■ TEXT SECTION:
[Start of section]

CLEAR	30 mm (beams) 40 mm (columns)	The clear distance between to the main member reinforcement. Tip: If you want to specify the clear distance to ties or stirrups, include the full diameter of those in this value. For example, columns with 35 mm clear and 8 mm ties should use `CLEAR 43`.
CLT	25 mm	The clear cover for the outermost top reinforcement in beams. Tip: If you want to specify the clear distance to ties or stirrups, include the full diameter of those in this value. For example, beams with 25 mm clear and 8 mm ties should use `CLT 33`.
DEPTH	YD	Total depth to be used for design. This value defaults to `YD` as provided under `MEMBER PROPERTIES`.
EFACE	0.0	Face of support location at end of beam. The parameter can also be used to check against shear at any point from the end of the member. Note: Both `SFACE` and `EFACE` are input as positive numbers.
ELZ	1.0	Ratio of effective length to actual length of column about major axis. See Note b below.
ELY	1.0	Ratio of effective length to actual length of column about minor axis. See Note b below.
ENSH	0.0	Perform shear check against enhanced shear strength as per Cl. 40.5 of IS456:2000. ENSH = 1.0 means ordinary shear check to be performed ( no enhancement of shear strength at sections close to support) For ENSH = a positive value(say x ), shear strength will be enhanced up to a distance x from the start of the member. This is used only when a span of a beam is subdivided into two or more parts. (Refer note ) For ENSH = a negative value(say –y), shear strength will be enhanced up to a distance y from the end of the member. This is used only when a span of a beam is subdivided into two or more parts.(Refer note) If default value (0.0) is used the program will calculate Length to Overall Depth ratio. If this ratio is greater than 2.5, shear strength will be enhanced at sections (<2d) close to support otherwise ordinary shear check will be performed.
FC	30 N/mm²	Concrete Yield Stress.
FYMAIN	415 N/mm²	Yield Stress for main reinforcing steel.
FYSEC	415 N/mm²	Yield Stress for secondary reinforcing steel.
MINMAIN	10 mm	Minimum main reinforcement bar size.
MAXMAIN	60 mm	Maximum main reinforcement bar size.
MINSEC	8 mm	Minimum secondary reinforcement bar size.
MAXSEC	12 mm	Maximum secondary reinforcement bar size.

[End of section]

■ ACTIVITIES:
(a) Summarize the parameter table in two sentences.
(b) According to the parameter table, what CLEAR value should be used for columns with 35 mm clear and 8 mm ties?
(c) Resume the parameter table after its last row.

■ COLLECTED DATA:
[Start of section]

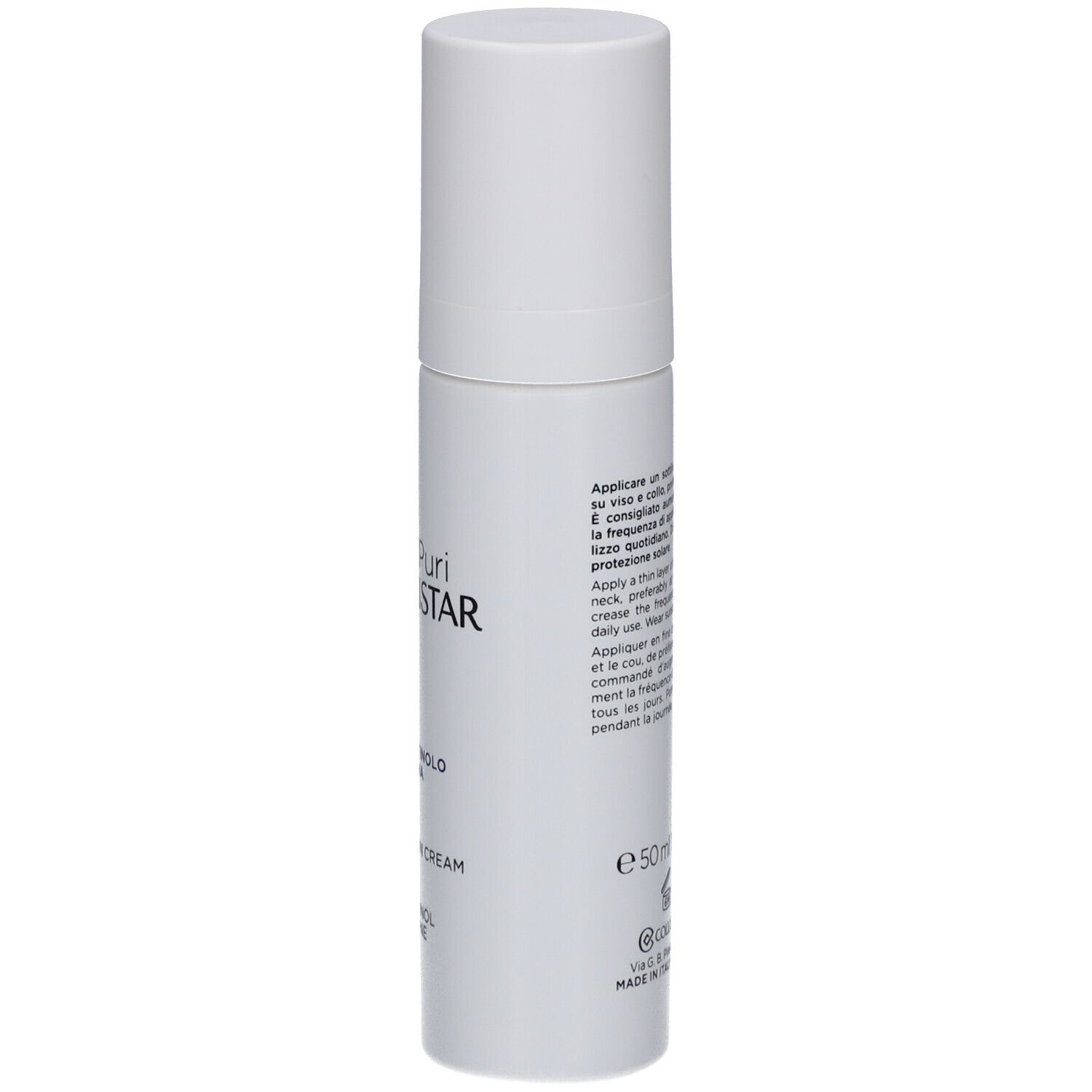 Collistar Crème Rétinol + Phlorétin Rénovatrice anti-taches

[End of section]

■ RESULTS FOR THE EXERCISE:
(a) The parameter table lists design parameters with their default values, including clear cover distances (CLEAR and CLT), total design depth, effective length ratios for columns, and yield stresses for concrete and for main and secondary reinforcing steel. It also sets minimum and maximum bar sizes for main and secondary reinforcement and explains how ENSH governs the enhanced shear strength check under Cl. 40.5 of IS456:2000.

(b) CLEAR 43

(c)
METHOD	0	Consider minimum eccentricity one axis at a time: 0) Do not consider 1) Consider as per Cl 25.4 of IS 456:2000
MFACE	0	Design beam for flexure at any point along the length of the beam as specified by `SFACE` and `EFACE` parameters. 0) (Off) Do not design at sections 1) (On) Design at specified sections from start and end of the members assigned. Note: If `SFACE` and `EFACE` sections are not previously defined, then the output will present a warning and no flexure design will be performed (i.e., the MFACE parameter is ignored).
RATIO	4.0	Maximum percentage of longitudinal reinforcement in columns.
REINF	0.0	Tied column. A value of 1.0 will mean spiral reinforcement.
RENSH	0.0	Distance of the start or end point of the member from its nearest support. This parameter is used only when a span of a beam is subdivided into two or more parts. (Refer note)
RFACE	4	2) Two faced distribution about major axis. 3) Two faced distribution about minor axis. 4) Longitudinal reinforcement in column is arranged equally along 4 faces.
SFACE	0.0	Face of support location at start of beam. It is used to check against shear at the face of the support in beam design. The parameter can also be used to check against shear at any point from the start of the member.
SPSMAIN	25 mm	Minimum clear distance between main reinforcing bars in beam and column. For column center to center distance between main bars cannot exceed 300 mm.
TORSION	0.0	0) torsion to be considered in beam design. 1) torsion to be neglected in beam design.
TRACK	0	Specify the level of detail in the output: 0) Beam and Column Design - Minimum details 1) Beam Design - Intermediate level details; Column Design - `TRACK 0` detail and column interaction 2) Beam Design - `TRACK 1` detail and steel required at 1/12th sections; Column Design - `TRACK 1` detail and interaction diagram
ULY	1.0	Ratio of unsupported length to actual length of column about minor axis. See Note c below.
ULZ	1.0	Ratio of unsupported length to actual length of column about major axis. See Note c below.
WIDTH	ZD	Width to be used for design. This value defaults to `ZD` as provided under `MEMBER PROPERTIES`.

Notes

You may specify reinforcing bar combinations through the BAR COMBINATION command. Refer to D8.E.7 Bar Combination for details.
ELY and ELZ parameters are used to calculate effective length of column to find whether it is a short or long column. Please refer CL 25.1.2 of IS456:2000.

In CL 25.1.2 of IS456:2000, you will find two term, l_ex and l_ey, which STAAD.Pro calculates as:
- l_ex = ELZ multiplied by the member length (distance between the two nodes of the member)
- l_ey = ELY multiplied by the member length (distance between the two nodes of the member)
For the term "D" in CL 25.1.2 of IS456:2000, STAAD.Pro uses the YD dimension of the column.

For the term "b" in CL 25.1.2 of IS456:2000, STAAD.Pro uses the ZD dimension of the column.
ULY and ULZ parameters are used to calculate unsupported length of column to find minimum eccentricity. Please refer CL 25.4 of IS456:2000.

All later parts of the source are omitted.